» WHAT YOU SHOULD DO:
Can you extract every entry below word for word, leaving out the pictures?
● ● ● ● ● ● ●
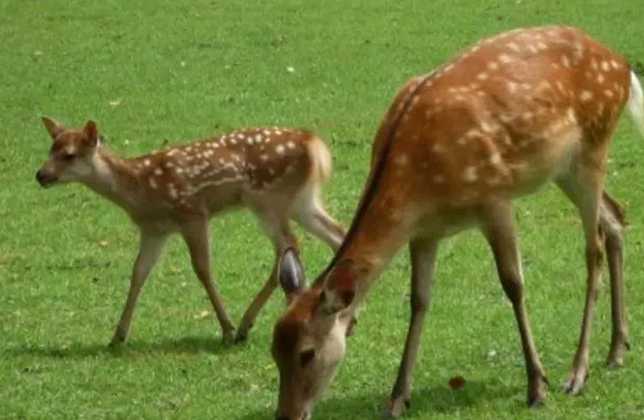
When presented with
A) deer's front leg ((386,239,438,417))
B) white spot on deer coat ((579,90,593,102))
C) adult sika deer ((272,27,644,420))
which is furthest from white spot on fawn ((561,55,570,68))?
deer's front leg ((386,239,438,417))

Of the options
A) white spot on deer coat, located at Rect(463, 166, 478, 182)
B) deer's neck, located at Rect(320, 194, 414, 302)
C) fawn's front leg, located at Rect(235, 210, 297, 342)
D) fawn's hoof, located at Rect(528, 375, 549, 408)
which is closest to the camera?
deer's neck, located at Rect(320, 194, 414, 302)

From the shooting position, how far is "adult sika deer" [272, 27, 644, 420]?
670 cm

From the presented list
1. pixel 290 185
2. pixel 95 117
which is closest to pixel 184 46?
pixel 95 117

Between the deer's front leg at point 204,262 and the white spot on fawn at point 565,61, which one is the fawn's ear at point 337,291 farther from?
the deer's front leg at point 204,262

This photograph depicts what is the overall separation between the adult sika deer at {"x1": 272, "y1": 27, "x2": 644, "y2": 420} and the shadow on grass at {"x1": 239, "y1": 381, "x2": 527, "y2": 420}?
0.35 feet

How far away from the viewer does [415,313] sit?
25.3 ft

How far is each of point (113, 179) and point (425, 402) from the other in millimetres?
3132

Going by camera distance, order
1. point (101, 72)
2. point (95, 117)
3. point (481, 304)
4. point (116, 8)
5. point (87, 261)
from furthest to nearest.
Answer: point (116, 8), point (101, 72), point (95, 117), point (87, 261), point (481, 304)

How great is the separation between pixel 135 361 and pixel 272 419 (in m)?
1.57

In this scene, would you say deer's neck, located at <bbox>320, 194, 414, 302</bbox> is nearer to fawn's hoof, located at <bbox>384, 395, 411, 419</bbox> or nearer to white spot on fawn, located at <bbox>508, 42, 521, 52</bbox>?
fawn's hoof, located at <bbox>384, 395, 411, 419</bbox>

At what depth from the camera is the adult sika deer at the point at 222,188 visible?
9.64 m

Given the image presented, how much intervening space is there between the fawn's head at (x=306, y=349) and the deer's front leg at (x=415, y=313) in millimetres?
767

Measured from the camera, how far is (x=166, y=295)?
1037cm

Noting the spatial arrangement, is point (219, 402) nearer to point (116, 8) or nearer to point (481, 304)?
point (481, 304)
● ● ● ● ● ● ●
» SOLUTION TO THIS EXERCISE:
When presented with
A) deer's front leg ((386,239,438,417))
B) white spot on deer coat ((579,90,593,102))
C) adult sika deer ((272,27,644,420))
which is furthest from white spot on fawn ((561,55,570,68))?
deer's front leg ((386,239,438,417))

Of the options
A) white spot on deer coat, located at Rect(463, 166, 478, 182)
B) deer's neck, located at Rect(320, 194, 414, 302)
C) fawn's front leg, located at Rect(235, 210, 297, 342)
D) fawn's hoof, located at Rect(528, 375, 549, 408)
which is closest to the camera?
deer's neck, located at Rect(320, 194, 414, 302)

From the shooting position, how far is "adult sika deer" [272, 27, 644, 420]?
670 cm

From the presented list
1. pixel 290 185
2. pixel 95 117
which is closest to pixel 184 46?
pixel 95 117

Between the deer's front leg at point 204,262 and the white spot on fawn at point 565,61, which one is the fawn's ear at point 337,291 farther from?
the deer's front leg at point 204,262

This photograph depicts what is the overall separation between the adult sika deer at {"x1": 272, "y1": 27, "x2": 644, "y2": 420} and the shadow on grass at {"x1": 239, "y1": 381, "x2": 527, "y2": 420}?
0.35 feet

How far away from the viewer does [415,313] sit?
25.3 ft

How far is each of point (113, 179) and point (425, 402) from the other in millimetres?
3132

Going by camera distance, order
1. point (101, 72)
2. point (95, 117)
3. point (481, 304)
4. point (116, 8)
5. point (87, 261)
from furthest to nearest.
Answer: point (116, 8), point (101, 72), point (95, 117), point (87, 261), point (481, 304)

How great is the separation between pixel 135 361 and pixel 272 419 (in m)?
1.57

In this scene, would you say deer's neck, located at <bbox>320, 194, 414, 302</bbox> is nearer to fawn's hoof, located at <bbox>384, 395, 411, 419</bbox> or nearer to white spot on fawn, located at <bbox>508, 42, 521, 52</bbox>?
fawn's hoof, located at <bbox>384, 395, 411, 419</bbox>

At what depth from the camera is the adult sika deer at the point at 222,188 visible?
9.64 m

Given the image presented, how much intervening space is there between the fawn's head at (x=306, y=349) and the deer's front leg at (x=415, y=313) in millimetres?
767

Measured from the camera, how far is (x=166, y=295)?
1037cm

Noting the spatial arrangement, is point (219, 402) nearer to point (116, 8) or nearer to point (481, 304)?
point (481, 304)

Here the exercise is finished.